The Problem With Drones: Spying and Nuisance Incidents Are on the Rise

Drone purchases are on the rise, thanks largely to both the advancement of technology and how (reasonably) inexpensive these devices have quickly become. For just a few hundred dollars, you can easily purchase a smartphone-compatible drone that offers 1080p high definition recording, live Internet streaming and more. Unfortunately, what started as little more than a hobby for photography enthusiasts has quickly ballooned into a worldwide privacy issue. Case in point: Police in the United Kingdom say that they have recently been flooded with incident reports on drone usage, creating nearly every type of trouble that you can think of.

Drone Incidents: The Situation

Because drones are so easy to obtain and even easier to use, an investigation in the United Kingdom revealed that they’re at the forefront of more than just privacy complaints. They’ve been used in situations like prison smuggling, burglary exercises and beyond. Thanks to the fact that drones can easily fly hundreds of feet in the air with little effort, they’ve also been subject to mid-air “near misses” with both commercial and private aircraft.

In 2016, British police logged a total of 3,456 different incidents involving drones – that breaks down to about ten pear day. To make matters worse, it appears that this epidemic is on the rise. There were only 1,237 incidents across all of 2015 and just 283 in 2014 – pointing to an increase of over 800% in just three years.

Perhaps the most harrowing bit of information to come out of the UK is that the “real numbers” are likely higher. Data for the entire country is not available, so this only points to incidents that at some point involved local police forces. When estimates from other government organizations are included, those numbers would rise a great deal.

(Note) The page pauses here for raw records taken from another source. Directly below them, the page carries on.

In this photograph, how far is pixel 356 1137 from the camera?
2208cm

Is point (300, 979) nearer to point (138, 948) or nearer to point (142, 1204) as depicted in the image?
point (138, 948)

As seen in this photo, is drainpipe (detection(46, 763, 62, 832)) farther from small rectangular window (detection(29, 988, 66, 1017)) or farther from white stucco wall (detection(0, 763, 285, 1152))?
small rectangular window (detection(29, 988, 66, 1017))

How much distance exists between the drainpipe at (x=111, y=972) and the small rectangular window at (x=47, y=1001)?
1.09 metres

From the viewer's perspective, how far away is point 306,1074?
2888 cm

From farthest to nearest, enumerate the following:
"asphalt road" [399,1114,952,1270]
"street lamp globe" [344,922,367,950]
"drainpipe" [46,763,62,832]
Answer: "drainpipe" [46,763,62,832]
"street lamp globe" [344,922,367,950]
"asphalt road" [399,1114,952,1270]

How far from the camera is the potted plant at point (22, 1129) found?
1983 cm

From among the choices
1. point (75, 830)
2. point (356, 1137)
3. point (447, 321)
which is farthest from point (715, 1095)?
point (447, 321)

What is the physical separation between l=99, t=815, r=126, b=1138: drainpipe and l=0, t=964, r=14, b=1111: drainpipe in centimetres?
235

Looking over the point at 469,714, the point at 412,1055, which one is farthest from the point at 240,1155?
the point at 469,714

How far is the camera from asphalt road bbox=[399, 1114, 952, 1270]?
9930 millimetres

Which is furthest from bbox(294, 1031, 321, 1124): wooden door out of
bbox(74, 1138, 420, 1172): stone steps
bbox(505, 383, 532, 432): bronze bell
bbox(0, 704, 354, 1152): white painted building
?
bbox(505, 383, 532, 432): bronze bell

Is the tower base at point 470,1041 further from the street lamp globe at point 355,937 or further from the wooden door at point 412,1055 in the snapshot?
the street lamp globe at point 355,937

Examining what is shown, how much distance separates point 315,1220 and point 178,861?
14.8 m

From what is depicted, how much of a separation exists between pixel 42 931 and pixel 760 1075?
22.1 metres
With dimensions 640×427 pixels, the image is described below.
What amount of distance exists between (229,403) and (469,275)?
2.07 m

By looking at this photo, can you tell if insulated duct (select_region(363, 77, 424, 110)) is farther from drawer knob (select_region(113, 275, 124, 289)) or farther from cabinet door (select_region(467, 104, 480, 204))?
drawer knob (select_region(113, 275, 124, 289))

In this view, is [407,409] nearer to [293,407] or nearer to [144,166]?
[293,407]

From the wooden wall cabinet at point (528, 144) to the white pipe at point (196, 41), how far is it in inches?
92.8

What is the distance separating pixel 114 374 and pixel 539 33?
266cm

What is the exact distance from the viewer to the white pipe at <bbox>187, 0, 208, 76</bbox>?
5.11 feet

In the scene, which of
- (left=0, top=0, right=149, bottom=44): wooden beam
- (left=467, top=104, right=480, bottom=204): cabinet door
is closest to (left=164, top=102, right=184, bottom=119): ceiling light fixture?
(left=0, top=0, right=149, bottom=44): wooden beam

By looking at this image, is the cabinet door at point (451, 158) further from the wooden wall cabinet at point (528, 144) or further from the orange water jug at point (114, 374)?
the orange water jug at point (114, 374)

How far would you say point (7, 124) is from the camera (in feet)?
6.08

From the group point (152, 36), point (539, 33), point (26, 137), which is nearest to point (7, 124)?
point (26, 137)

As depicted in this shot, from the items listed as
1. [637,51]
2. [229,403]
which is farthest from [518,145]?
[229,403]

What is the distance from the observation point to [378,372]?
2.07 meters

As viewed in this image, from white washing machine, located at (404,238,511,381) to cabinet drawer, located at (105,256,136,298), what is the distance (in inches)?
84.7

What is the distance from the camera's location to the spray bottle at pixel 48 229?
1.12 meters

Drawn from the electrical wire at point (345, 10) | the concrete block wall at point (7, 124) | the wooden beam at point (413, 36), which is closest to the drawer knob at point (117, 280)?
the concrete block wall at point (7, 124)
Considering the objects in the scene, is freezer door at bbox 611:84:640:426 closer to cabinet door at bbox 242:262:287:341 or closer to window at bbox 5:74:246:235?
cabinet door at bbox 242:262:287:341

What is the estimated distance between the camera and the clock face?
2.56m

The Many Dangers of Drones in the Modern World

If there’s a silver lining to this particular cloud, it’s the fact that the wide variety of incidents points to just how powerful and versatile drone technology has become. One of the most common causes for drone reports had to do with arguments between neighbors. One man even said he believed that his neighbor was flying a drone on and above his property “just to be annoying.” Another man threatened to shoot down a drone with an air rifle, citing both a general disturbance and a violation of his own privacy.

Drones used in prison smuggling definitely escalates things to an uncomfortable degree. Police forces said that drones have regularly been used to drop everything from drugs to other types of contraband onto prison grounds, making it easier for inmates to create a localized “black market” for illicit goods while incarcerated.

As one might expect, spying and privacy fears were also one of the leading causes of incidents last year. One particular case involved a man who repeatedly flew his drone over a neighbor’s private property while girls were sunbathing. Along the same lines are incidents involving upcoming burglaries. Criminals will fly a drone all around a home, recording high definition footage of entrances and exits, windows, etc. They will then review that footage to hunt for any potential vulnerabilities that can be exploited later when the break-in does occur.

Near misses were also a regular cause for alarm in the UK. In one situation, two separate pilots reported coming very close to hitting a large drone on the same day. Because drone technology is still so new, federal regulations in both the UK and the United States have yet to truly catch up. This is hardly a problem localized to these two areas, however. Earlier in 2017, a man in China was detained for flying a drone near a Chinese commercial aircraft. Drones have yet to cause any major air catastrophes around the world, but the frequency at which “near misses” seem to be increasing points to a problem that needs to be addressed through law and regulations changes sooner rather than later.